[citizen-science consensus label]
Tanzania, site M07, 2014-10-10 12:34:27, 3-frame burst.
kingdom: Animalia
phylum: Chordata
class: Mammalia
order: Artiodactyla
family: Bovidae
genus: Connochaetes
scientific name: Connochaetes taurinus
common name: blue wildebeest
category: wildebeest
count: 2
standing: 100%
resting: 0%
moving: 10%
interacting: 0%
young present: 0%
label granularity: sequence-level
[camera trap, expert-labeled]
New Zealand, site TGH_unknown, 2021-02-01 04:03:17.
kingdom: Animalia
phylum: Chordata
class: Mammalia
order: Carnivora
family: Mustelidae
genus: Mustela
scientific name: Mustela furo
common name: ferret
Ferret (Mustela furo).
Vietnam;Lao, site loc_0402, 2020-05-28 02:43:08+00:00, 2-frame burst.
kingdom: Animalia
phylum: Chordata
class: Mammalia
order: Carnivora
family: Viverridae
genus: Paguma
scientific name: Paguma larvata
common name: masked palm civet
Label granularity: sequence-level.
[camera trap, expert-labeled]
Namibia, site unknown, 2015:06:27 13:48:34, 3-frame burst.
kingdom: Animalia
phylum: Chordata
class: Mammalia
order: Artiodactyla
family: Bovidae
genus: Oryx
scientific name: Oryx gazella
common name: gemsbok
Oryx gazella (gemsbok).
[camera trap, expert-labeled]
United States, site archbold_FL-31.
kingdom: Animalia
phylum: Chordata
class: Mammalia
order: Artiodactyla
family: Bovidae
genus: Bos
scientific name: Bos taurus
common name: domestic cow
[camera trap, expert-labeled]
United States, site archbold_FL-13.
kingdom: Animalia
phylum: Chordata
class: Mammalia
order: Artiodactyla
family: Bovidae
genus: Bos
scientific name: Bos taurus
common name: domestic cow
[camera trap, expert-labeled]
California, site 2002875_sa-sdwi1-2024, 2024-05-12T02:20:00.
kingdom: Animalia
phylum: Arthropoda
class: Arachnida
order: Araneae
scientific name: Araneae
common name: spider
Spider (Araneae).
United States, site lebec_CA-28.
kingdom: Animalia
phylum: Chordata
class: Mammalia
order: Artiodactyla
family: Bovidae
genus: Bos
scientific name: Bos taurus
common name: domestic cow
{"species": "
☆ ☆ ☆ ☆ ☆
WORK INSTRUCTIONS →
Copy every line of the listing that contains the word "States".

REPLY →
United States, site archbold_FL-31.
United States, site archbold_FL-13.
United States, site lebec_CA-28.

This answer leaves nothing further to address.